First off, get rid of the scope this overloads. Second, add an 'alias this' to implement a default conversion of Wrap to OpaqueThing*. Third, declare f as:

    void f(scope ref OpaqueThing* x);


> scope just needs to say "I will not let this memory escape". Then it
> finally allows us to safely put data on the stack, something we can't
> do in D today. I don't think scope should aim to do anything more than
> that.

That's EXACTLY what this proposal is!


> If scope can be useful to RC, that's great! But from this, it's
> starting to look to me like scope might be partially useful to RC, but
> scope and RC aren't exactly the same thing.

Wheels are cars aren't the same thing, either, but cars need wheels.


> RC seems to require something like head-scope in order to not place
> awkward restrictions on usage of RC objects. That said, full-scope
> isn't without use cases; it allows us to safely use the stack,
> potentially eliminating much GC load.

This proposal IS head-scope.

December 15, 2014
On Saturday, 13 December 2014 at 00:10:07 UTC, Walter Bright wrote:
> The proposal provides escape proof passing of arguments. This is necessary in order to make rc safe, for example.
>
> What are you looking for?

I am looking for a tool to prevent escaping references to user-defined entities / resources from specific scope. RC case is not interesting at all to me though I recognize the potential benefits of tweaking the scope system to help with it. But there is a big difference between tweak for one specific use case or designing feature around it (so it becomes almost useless in other cases).

I have already provided you an example of code I want to be enforced with scope and two major issues with existing proposal that make it lacking. This example is akin to litmus test for any scope proposal - if it doesn't allow to express such design, that proposal is simply not good enough.

In case you have forgotten, I am reminding about two critical points that are necessary to make it fly:

1) inout analog for scope to be able to deduce borrowship of return values based on borrowship of input arguments. Current system is conservative and results in template bloat (complicated by the fact that it is storage class thus not actually part of a type)
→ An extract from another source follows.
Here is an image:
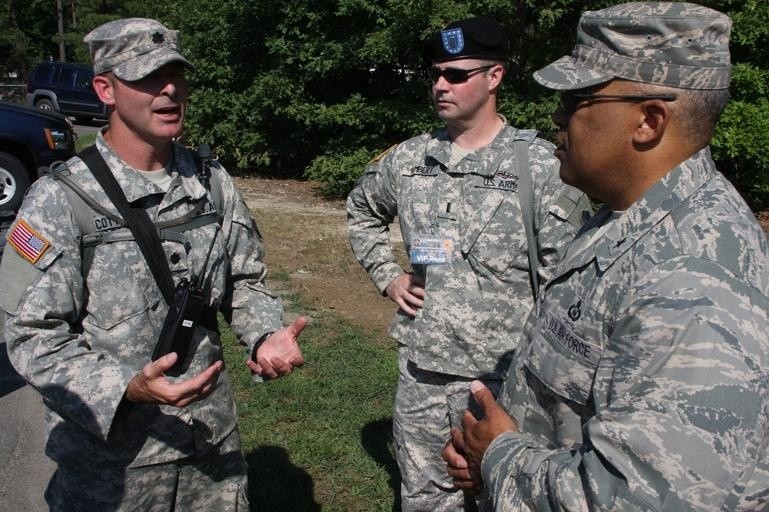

2) at least optional transitivity to be able to express to protect with scope data referenced by slice or owned linked list referenced from root node.

------

In your tree example I would have never wanted scope protection of one specific node of such tree - but a transitive scope protection of whole tree view available through on of node pointers/references. It doesn't matter who and how owns the data for borrowship implementation - only thing that matters that _it is not me_.